FROST-RESISTANT HDPE GRASS GRIDS
Frost-resistant HDPE grass grids
ECCOdal grass grids are frost-resistant grids created from HDPE (High-Density Polyethylene). Grass grids created from HDPE (High-Density Polyethylene) remain flexible at all times, even at freezing temperatures to – 20°C. Grass grids created from different materials would break under winter.
80 x 80 cm grass grids = 0.64 m²/grid. Most grass grids on the marketplace often have a smaller size, choosing an 80 x 80 cm grass grid permits more speedily installation. The grids are not too big however, so they can be easily handled by a single person.
ECCOdal grass grids can be purchased in green and black.
ECCOdal grass grids are available in 4 cm and 5 cm. The minimal height of 4 cm means that our grass grids sufficiently distribute the loads in to the ground.
Driveways aren’t exactly known for their visual appearance: Concrete ones love oil stains, gravel can be impossible to keep smooth, and grassy lawns can easily become muddy messes. But one material is pushing the whole concept forward: Permeable tile pavers, the next level up in parking design that add a little of each, and so a lot more. It’s a drivable surface with stormwater drainage incorporated, and, on top of that, grassy green good looks. Find out how they can drive up your home’s curb appeal and everything the logistics you will need to think through before calling your landscaper to install them.

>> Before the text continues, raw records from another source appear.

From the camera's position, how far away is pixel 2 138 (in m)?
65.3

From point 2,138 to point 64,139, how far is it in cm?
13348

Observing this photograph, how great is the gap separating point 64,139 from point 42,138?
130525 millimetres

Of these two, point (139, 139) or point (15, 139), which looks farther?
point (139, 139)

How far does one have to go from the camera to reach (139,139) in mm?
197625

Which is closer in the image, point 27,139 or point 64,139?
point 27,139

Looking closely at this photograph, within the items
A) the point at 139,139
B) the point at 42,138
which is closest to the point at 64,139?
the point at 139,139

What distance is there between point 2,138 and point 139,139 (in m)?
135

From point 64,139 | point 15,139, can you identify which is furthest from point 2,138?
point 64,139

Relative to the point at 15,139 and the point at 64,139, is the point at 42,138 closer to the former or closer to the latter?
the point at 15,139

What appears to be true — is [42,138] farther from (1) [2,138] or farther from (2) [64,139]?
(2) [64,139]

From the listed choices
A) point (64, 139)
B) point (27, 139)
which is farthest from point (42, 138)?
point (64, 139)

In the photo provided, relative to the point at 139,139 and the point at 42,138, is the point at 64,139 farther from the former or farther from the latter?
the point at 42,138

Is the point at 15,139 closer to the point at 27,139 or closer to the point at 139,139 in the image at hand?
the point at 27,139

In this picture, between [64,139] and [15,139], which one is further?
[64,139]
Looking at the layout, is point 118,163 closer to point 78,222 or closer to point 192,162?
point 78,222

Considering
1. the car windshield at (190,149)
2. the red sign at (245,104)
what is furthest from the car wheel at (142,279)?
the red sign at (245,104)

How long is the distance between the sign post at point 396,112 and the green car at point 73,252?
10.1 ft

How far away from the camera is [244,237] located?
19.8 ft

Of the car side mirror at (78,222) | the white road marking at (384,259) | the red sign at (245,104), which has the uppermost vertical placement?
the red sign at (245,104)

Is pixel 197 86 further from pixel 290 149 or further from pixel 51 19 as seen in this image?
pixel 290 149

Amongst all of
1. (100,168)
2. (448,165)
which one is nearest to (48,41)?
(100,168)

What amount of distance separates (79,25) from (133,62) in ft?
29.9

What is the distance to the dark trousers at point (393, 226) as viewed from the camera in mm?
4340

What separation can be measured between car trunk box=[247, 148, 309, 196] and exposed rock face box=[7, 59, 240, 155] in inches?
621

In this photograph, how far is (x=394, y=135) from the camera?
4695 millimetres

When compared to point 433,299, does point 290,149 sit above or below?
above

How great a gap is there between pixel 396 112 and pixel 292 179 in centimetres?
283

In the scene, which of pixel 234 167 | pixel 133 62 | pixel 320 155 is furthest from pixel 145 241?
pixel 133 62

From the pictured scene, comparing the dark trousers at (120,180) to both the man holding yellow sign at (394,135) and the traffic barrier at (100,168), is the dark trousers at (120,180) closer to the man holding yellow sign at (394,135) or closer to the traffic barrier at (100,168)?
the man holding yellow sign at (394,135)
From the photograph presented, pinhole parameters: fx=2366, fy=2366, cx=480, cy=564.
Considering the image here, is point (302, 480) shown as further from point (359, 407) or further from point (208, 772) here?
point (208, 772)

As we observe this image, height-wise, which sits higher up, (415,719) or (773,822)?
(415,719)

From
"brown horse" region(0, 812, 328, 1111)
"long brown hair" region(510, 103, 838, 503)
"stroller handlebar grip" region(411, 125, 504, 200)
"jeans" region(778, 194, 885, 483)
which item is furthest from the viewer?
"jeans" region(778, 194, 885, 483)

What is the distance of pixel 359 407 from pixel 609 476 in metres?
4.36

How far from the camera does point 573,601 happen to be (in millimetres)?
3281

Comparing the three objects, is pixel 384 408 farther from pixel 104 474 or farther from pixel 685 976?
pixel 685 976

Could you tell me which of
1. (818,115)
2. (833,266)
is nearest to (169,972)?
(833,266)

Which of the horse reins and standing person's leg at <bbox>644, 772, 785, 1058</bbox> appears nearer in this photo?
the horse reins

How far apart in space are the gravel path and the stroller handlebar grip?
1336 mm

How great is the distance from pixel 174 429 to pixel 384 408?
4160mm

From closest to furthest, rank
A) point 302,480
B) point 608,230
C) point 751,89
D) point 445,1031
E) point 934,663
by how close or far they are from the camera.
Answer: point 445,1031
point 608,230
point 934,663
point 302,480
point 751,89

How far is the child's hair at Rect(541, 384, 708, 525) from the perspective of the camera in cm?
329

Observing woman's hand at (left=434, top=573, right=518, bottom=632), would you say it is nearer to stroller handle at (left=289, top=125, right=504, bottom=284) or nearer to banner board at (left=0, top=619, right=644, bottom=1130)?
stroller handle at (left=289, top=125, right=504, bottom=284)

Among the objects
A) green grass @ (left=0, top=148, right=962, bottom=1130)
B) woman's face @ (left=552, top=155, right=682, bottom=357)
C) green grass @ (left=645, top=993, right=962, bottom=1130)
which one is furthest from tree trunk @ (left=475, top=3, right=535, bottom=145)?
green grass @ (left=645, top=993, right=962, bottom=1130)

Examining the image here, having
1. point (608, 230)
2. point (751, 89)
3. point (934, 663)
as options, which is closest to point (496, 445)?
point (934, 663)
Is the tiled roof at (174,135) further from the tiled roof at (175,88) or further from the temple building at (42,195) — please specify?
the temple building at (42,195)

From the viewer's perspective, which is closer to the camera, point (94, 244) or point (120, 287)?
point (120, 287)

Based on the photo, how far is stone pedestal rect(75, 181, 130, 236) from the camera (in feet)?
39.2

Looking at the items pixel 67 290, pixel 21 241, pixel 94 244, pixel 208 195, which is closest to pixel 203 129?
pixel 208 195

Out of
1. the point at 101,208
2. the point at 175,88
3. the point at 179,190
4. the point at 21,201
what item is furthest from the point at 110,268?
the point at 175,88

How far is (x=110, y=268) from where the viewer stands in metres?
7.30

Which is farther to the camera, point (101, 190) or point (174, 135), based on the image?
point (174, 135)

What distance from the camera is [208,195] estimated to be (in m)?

Permeable pavers can protect from flood damage by allowing rainwater to infiltrate the ground. “Within driveways, we often use block pavers with a substantial material thickness. The added thickness is vital for areas trafficked by vehicles. These blocks can be produced of granite Belgian block cobbles or a prefabricated concrete aggregate block. Blocks are set on a gravel base, spaced evenly, and set with open joints that are then swept with a sand mixture to allow stormwater to percolate through,” explains landscape designer Douglas Clark. Consider putting them wherever water tends to collect.